NEW YORK — Actress Cicely Tyson who gained an Oscar nomination for her role as the sharecropper’s wife in “Sounder,” won a Tony Award at age 88 and two Emmys for playing a former slave in the 1974 television drama “The Autobiography of Miss Jane Pittman,” died last Thursday at 96.
Tyson began her screen career with bit parts but gained fame in the early 1970s.
“She took pride in knowing that whenever her face was on camera, she would be playing a character who was a human
being — flawed but resilient; perfect not despite but because of their imperfections,” wrote former President Barack Obama, who awarded Tyson the Medal of Freedom in 2016.
Tyson’s parents moved from the island of Nevis in the Caribbean to New York, where she was born , the youngest of three children. When her parents separated, her mother went on welfare. At nine, Cicely sold shopping bags on the streets of East Harlem.

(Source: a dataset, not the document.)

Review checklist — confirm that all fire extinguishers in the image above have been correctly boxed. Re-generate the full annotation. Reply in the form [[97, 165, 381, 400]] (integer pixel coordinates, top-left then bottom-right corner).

When she graduated from high school, she found work as a secretary at the Red Cross. Her striking looks prompted friends to advise her to take up modeling and that led to
acting schools, theater, movies and television.
“My mother told me I could no longer live in her house because I was determined to be an actress,” she told an interviewer in 1990. “I said `OK,’ and I moved out.”
Tyson’s memoir, “Just As I Am,” was published last week.